Supplied material
◇ ◇ ◇ ◇ ◇ ◇ ◇
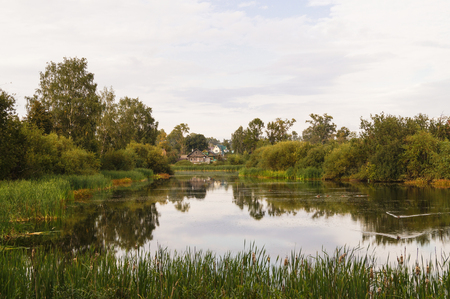 indian creek: landscape of a calm pound with a green forest around autumn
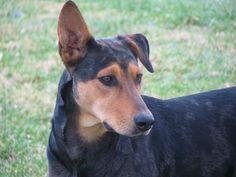 Doberman Shepherd: German Shepherd x Doberman Mix Doberman Shepherd, Doberman Mix, Rottweiler Mix, Doberman Pinscher, Dog Eyes, Collie Mix, Mixed Breed, Dog Portraits, Dog Breeds
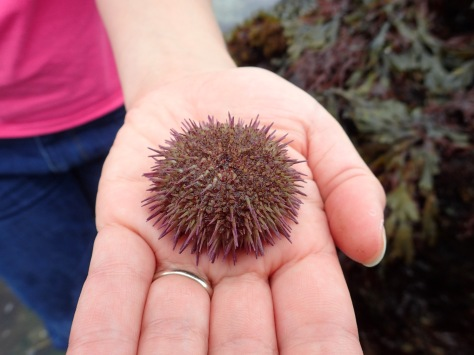 A green shore urchin - smaller and flatter than the edible urchins seen offshore by divers. They have purple-tipped spines.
◇ ◇ ◇ ◇ ◇ ◇ ◇
Prompt
Everything from the line that contains "Doberman Shepherd: German" to the final line of the data is to be duplicated exactly, both ends included, except the pictures.

Result below
 Doberman Shepherd: German Shepherd x Doberman Mix Doberman Shepherd, Doberman Mix, Rottweiler Mix, Doberman Pinscher, Dog Eyes, Collie Mix, Mixed Breed, Dog Portraits, Dog Breeds
 A green shore urchin - smaller and flatter than the edible urchins seen offshore by divers. They have purple-tipped spines.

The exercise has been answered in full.